EXERCISE PROMPT: Output the line containing "body_size: 901" exactly. Do the same for every line after it through the end of the material, and output nothing else.

INFORMATION:
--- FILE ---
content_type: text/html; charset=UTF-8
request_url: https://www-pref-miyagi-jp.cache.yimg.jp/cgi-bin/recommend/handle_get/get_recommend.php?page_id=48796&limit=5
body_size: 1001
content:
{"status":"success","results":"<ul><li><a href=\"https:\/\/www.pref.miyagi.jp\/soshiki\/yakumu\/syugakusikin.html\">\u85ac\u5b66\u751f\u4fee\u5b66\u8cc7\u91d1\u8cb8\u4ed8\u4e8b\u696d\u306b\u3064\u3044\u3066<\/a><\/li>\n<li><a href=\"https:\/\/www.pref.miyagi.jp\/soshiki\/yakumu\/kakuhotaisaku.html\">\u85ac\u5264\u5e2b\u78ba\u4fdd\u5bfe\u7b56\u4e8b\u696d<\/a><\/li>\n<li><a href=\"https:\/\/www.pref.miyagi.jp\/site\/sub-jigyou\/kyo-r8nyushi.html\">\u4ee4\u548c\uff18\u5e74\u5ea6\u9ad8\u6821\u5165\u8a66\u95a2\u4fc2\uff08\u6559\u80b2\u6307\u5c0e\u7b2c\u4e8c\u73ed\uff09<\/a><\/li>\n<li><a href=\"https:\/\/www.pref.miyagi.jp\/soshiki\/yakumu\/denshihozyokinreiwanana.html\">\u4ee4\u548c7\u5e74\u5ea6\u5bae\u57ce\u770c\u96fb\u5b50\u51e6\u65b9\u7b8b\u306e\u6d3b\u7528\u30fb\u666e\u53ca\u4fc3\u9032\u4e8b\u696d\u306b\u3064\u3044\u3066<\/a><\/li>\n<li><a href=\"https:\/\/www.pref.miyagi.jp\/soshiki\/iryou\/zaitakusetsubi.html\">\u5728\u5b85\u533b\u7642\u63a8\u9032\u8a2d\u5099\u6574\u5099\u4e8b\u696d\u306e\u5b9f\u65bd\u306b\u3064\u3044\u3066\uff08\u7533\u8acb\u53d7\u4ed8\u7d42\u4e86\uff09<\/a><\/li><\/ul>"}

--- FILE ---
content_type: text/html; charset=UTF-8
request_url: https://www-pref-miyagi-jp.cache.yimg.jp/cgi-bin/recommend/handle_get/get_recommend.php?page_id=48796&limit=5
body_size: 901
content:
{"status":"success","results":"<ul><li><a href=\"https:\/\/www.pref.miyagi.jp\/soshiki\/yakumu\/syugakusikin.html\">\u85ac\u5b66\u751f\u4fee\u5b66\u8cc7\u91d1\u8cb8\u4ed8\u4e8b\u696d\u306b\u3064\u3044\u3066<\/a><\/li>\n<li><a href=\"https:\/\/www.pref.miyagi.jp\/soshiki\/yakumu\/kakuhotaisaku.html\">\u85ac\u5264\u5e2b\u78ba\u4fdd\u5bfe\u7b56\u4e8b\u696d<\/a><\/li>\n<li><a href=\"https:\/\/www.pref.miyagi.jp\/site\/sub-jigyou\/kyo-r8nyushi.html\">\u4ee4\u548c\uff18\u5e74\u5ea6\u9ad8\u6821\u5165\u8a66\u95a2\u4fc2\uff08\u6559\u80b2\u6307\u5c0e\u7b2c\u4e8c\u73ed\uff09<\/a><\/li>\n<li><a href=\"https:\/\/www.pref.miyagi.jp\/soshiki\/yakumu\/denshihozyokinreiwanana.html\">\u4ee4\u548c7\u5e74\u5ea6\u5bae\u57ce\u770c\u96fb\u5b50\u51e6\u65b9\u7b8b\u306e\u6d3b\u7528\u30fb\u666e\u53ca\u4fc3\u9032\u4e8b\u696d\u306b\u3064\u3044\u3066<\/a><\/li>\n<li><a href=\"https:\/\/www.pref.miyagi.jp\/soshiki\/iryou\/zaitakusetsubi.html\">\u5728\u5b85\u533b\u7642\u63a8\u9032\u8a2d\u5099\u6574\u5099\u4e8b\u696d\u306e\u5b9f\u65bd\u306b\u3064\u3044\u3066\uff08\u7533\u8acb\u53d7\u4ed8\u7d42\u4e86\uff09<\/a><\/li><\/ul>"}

WRITTEN SOLUTION:
body_size: 901
content:
{"status":"success","results":"<ul><li><a href=\"https:\/\/www.pref.miyagi.jp\/soshiki\/yakumu\/syugakusikin.html\">\u85ac\u5b66\u751f\u4fee\u5b66\u8cc7\u91d1\u8cb8\u4ed8\u4e8b\u696d\u306b\u3064\u3044\u3066<\/a><\/li>\n<li><a href=\"https:\/\/www.pref.miyagi.jp\/soshiki\/yakumu\/kakuhotaisaku.html\">\u85ac\u5264\u5e2b\u78ba\u4fdd\u5bfe\u7b56\u4e8b\u696d<\/a><\/li>\n<li><a href=\"https:\/\/www.pref.miyagi.jp\/site\/sub-jigyou\/kyo-r8nyushi.html\">\u4ee4\u548c\uff18\u5e74\u5ea6\u9ad8\u6821\u5165\u8a66\u95a2\u4fc2\uff08\u6559\u80b2\u6307\u5c0e\u7b2c\u4e8c\u73ed\uff09<\/a><\/li>\n<li><a href=\"https:\/\/www.pref.miyagi.jp\/soshiki\/yakumu\/denshihozyokinreiwanana.html\">\u4ee4\u548c7\u5e74\u5ea6\u5bae\u57ce\u770c\u96fb\u5b50\u51e6\u65b9\u7b8b\u306e\u6d3b\u7528\u30fb\u666e\u53ca\u4fc3\u9032\u4e8b\u696d\u306b\u3064\u3044\u3066<\/a><\/li>\n<li><a href=\"https:\/\/www.pref.miyagi.jp\/soshiki\/iryou\/zaitakusetsubi.html\">\u5728\u5b85\u533b\u7642\u63a8\u9032\u8a2d\u5099\u6574\u5099\u4e8b\u696d\u306e\u5b9f\u65bd\u306b\u3064\u3044\u3066\uff08\u7533\u8acb\u53d7\u4ed8\u7d42\u4e86\uff09<\/a><\/li><\/ul>"}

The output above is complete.